If anything, you want to reverse this so someone has to go out of their way to explicitly select deleted accounts. There are multiple strategies for this eg using an active_accounts view or table.

Lastly, there are lots of potential reasons for an account to be disabled or otherwise not visible/accessible. Takedowns, court orders, site safety, hacked accounts and so on.

Overloading deleted_at to have a semantic meaning for an active account is just fundamentally bad design.

3 comments

> Overloading deleted_at to have a semantic meaning for an active account is just fundamentally bad design.

Then don't do that. It's kind of a leap to say soft deletes are categorically bad because someone might confuse "deleted" with "inactive". My users table does the super-advanced thing of having both columns. The ORM also doesn't forget to add the not-null criterion. There's also zero databases in active use where it poses a problem to indexing.

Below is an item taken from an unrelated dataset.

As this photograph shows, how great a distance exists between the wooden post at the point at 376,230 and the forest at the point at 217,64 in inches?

Soft deletes suck in their own way, but none of the alternatives are perfect either.

You put the "is not null" on the index itself and then simply don't use it for the much rarer queries that are on deleted accounts. Or just use a view for active accounts.

Overloading timestamps to carry a boolean on null is awesome as long as you decide that's what you're doing and use one of the several standard techniques to dodge the easily avoided potential downside.

This isn't a valid security concern, more than any other incorrect sql query would be anyway. A dev can always write a bad Q, you need another way to address that it's not more likely here because of the null.

That's interesting - I believe this is exactly how Sequelize implements soft-deletion.